Engagée dans une pratique nourrie de thèmes sociaux qui la touchent, tels que les conditions de vie de peuples déplacés ou opprimés et la condition féminine. Passionnée également par les approches expérimentales de la création plastique et par les nouvelles technologies, Nil Yalter explore des installations multimédia depuis le début des années 1970.

Le samedi 11 mars 1978, Nil Yalter participe à une « Journée d’Actions » dans l’atelier spacieux de Françoise Janicot situé dans l’Île Saint-Louis à Paris.
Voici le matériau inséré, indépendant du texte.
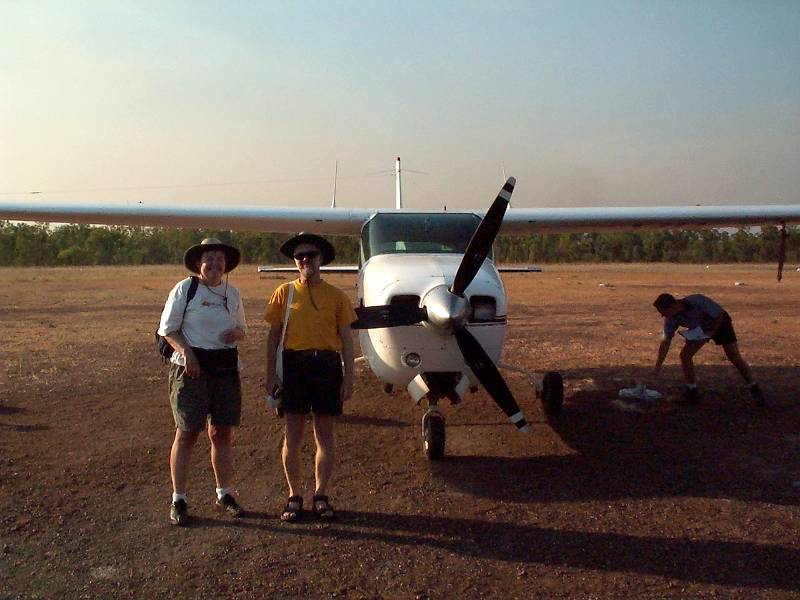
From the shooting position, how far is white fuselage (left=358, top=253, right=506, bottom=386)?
5.16 meters

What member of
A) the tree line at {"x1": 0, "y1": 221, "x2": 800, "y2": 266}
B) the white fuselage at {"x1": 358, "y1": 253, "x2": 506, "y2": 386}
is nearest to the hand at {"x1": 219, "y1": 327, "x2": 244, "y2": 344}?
the white fuselage at {"x1": 358, "y1": 253, "x2": 506, "y2": 386}

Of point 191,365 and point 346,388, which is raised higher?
point 191,365

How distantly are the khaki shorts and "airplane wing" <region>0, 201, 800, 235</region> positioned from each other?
430 centimetres

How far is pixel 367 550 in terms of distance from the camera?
376cm

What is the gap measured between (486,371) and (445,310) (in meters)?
0.75

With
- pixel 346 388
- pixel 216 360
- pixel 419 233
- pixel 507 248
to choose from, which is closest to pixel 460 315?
pixel 346 388

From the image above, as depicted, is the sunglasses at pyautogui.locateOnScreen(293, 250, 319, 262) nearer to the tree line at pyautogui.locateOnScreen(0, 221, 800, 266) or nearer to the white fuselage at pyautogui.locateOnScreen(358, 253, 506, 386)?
the white fuselage at pyautogui.locateOnScreen(358, 253, 506, 386)

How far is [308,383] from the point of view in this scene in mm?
4172

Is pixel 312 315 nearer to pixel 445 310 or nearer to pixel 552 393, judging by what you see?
pixel 445 310

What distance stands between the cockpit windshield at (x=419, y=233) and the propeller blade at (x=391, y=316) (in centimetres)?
147

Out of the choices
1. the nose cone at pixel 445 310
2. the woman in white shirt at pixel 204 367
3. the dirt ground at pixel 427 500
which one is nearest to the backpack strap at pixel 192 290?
the woman in white shirt at pixel 204 367

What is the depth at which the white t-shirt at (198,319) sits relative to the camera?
13.5ft

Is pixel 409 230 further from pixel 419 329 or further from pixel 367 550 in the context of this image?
pixel 367 550

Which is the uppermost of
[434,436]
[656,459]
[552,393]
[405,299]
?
[405,299]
Artiste pluridisciplinaire engagée dans un collectif de plasticiennes, cette dernière avait invité des amies artistes à réaliser une œuvre performée le temps d’une journée, de dix heures du matin jusqu’à dix heures le soir, sur le thème de l’enfermement [1]. Déjà reconnue pour ses œuvres « ethnocritiques », Nil Yalter réalise L’architecture du Harem du Grand Sultan.

Elle recrée dans l’atelier l’espace du harem qu’elle délimite en posant au sol des tapis et en érigeant, au bord des tapis, la boiserie d’une fenêtre. À l’intérieur de cet espace, elle place divers objets — des bols, des coussins — et effectue des gestes quotidiens des femmes du harem tandis qu’une bande sonore raconte la vie de ces femmes séquestrées. Le titre de son action se réfère à la structure même du harem qui symbolise la domination masculine. Dans les appartements des femmes, la fenêtre ne donne pas sur le monde extérieur mais sur un lieu clos, une sorte de no man’s land semblable aux zones barbelées et infranchissables des prisons et de certaines frontières internationales. En plaçant la boiserie d’une fenêtre devant l’une des grandes fenêtres de l’atelier, l’artiste montre l’impossibilité pour les femmes du harem de sortir de leur enfermement, voire d’avoir un aperçu du dehors.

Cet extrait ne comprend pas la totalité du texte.